Stored records
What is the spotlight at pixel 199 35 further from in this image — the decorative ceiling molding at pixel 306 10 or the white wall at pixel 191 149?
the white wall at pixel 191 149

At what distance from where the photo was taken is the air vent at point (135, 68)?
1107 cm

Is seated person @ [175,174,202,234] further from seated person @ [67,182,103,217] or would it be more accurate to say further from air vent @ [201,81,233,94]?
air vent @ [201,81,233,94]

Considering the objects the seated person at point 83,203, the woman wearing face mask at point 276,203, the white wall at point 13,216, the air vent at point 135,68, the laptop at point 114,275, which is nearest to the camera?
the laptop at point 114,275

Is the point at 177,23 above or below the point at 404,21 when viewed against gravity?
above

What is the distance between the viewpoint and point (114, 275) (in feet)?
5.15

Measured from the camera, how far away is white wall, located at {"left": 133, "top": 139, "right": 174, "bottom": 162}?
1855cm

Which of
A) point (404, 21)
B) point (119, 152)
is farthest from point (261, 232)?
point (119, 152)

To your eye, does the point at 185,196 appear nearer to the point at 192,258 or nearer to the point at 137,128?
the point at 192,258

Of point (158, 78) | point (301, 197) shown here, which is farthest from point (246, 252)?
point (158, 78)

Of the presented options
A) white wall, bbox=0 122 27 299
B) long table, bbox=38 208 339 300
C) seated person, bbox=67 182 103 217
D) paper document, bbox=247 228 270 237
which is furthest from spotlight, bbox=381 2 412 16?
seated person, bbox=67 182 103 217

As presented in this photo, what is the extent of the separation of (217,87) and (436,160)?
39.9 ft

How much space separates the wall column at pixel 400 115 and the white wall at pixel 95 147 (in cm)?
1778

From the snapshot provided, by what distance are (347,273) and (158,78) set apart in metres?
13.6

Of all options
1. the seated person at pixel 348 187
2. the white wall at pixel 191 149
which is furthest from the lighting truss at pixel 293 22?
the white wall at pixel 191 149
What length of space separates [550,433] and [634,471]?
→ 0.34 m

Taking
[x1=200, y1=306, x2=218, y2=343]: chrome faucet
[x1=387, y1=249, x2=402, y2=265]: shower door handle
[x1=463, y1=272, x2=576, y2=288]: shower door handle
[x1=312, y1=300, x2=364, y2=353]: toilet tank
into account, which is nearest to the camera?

▶ **WORK TO BE COMPLETED**
Please substitute "ceiling light" for every instance of "spotlight" in the records above, leaving everything else unchanged.

▶ **TASK OUTPUT**
What is the ceiling light at pixel 199 35 further from in this image — the decorative ceiling molding at pixel 306 10 or the white wall at pixel 191 149?
the white wall at pixel 191 149

At what distance from where the photo was taken is the air vent at point (135, 68)?
1107 cm

Is seated person @ [175,174,202,234] further from seated person @ [67,182,103,217] or would it be more accurate to say further from air vent @ [201,81,233,94]?
air vent @ [201,81,233,94]

Considering the objects the seated person at point 83,203, the woman wearing face mask at point 276,203, the white wall at point 13,216, the air vent at point 135,68, the laptop at point 114,275, which is nearest to the camera?
the laptop at point 114,275

Is the point at 177,23 above or below the point at 404,21 when viewed against gravity?
above

What is the distance between the viewpoint and point (114, 275) (in feet)?
5.15

Measured from the camera, how far away is white wall, located at {"left": 133, "top": 139, "right": 174, "bottom": 162}?
1855cm

Which of
A) point (404, 21)
B) point (119, 152)
is farthest from point (261, 232)?
point (119, 152)

To your eye, does the point at 185,196 appear nearer to the point at 192,258 or nearer to the point at 137,128?
the point at 192,258

Of point (158, 78) | point (301, 197) shown here, which is farthest from point (246, 252)?
point (158, 78)

Of the presented options
A) white wall, bbox=0 122 27 299
B) long table, bbox=38 208 339 300
C) seated person, bbox=67 182 103 217
D) paper document, bbox=247 228 270 237
which is furthest from ceiling light, bbox=381 2 412 16?
seated person, bbox=67 182 103 217

As presented in this photo, what is the extent of the separation of (217,87) and (436,160)?
39.9 ft

How much space separates the wall column at pixel 400 115 and the white wall at pixel 95 147 (in cm)?
1778

From the snapshot provided, by what distance are (347,273) and (158,78) set apart in metres?
13.6

Of all options
1. the seated person at pixel 348 187
2. the white wall at pixel 191 149
which is furthest from the lighting truss at pixel 293 22?
the white wall at pixel 191 149
What length of space separates [550,433] and [634,471]?
→ 0.34 m

Taking
[x1=200, y1=306, x2=218, y2=343]: chrome faucet
[x1=387, y1=249, x2=402, y2=265]: shower door handle
[x1=463, y1=272, x2=576, y2=288]: shower door handle
[x1=312, y1=300, x2=364, y2=353]: toilet tank
into account, which is nearest to the camera?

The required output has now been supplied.